Managua is undoubtedly correct in its assessment, but the value of Paris lies in its quasi-universal nature, building on the false start of the 2009 Copenhagen climate change agreement to which neither of the planet’s main polluters — the US and China — had subscribed.
There are still those who deny mankind’s role in stoking global warming, but scientific opinion overwhelmingly backs this thesis and recognises the disastrous consequences of failing to take action to reduce and, in time, reverse it.
When a member of that tiny minority is elected to executive leadership in the most powerful country in the world and carries through his unscientific and dangerous notion, it has consequences for us all.
But our Prime Minister pursues a deferential relationship with Trump because of her limited ambition of seeing a post-Brexit Britain’s principal role as Washington’s bag-carrier-in-chief.
It would be wrong to see Trump’s decision as representing widespread US public opinion.
The US president is careful to couch his disregard for the environment in terms of US workers’ jobs, but, in reality, he is repaying the campaign backing received from the US transnational corporations that run the energy industries, especially the cut-throat coal companies that despoil the countryside as they destroy the atmosphere.
His backward-looking approach will delight Big Energy shareholders in the short term but do nothing for long-term employment hopes for workers in the US.
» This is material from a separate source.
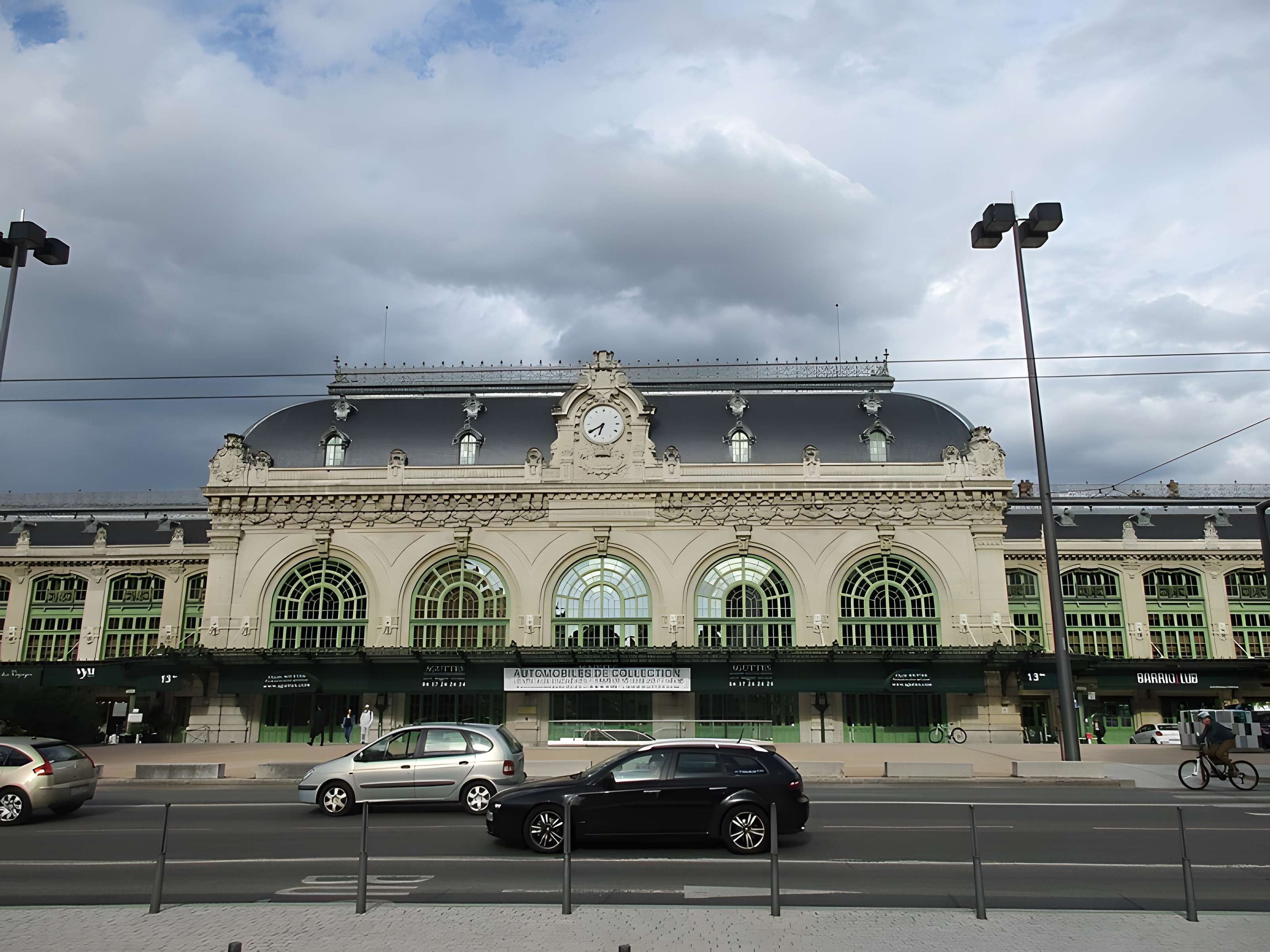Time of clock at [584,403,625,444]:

Just as the Tories in Britain have failed to invest adequately in jobs-rich green energy, Trump believes that reliance on old technology will secure US capitalism.
China is already making giant strides towards replacing with solar panels old power-generating infrastructure that has polluted the atmosphere in major cities.
Germany has invested heavily for decades in renewables in pursuit of a carbon-free energy production.
These and other like-thinkers are giving a global lead while our PM kow-tows to a pompous ignoramus, providing further evidence of her unsuitability to lead the country.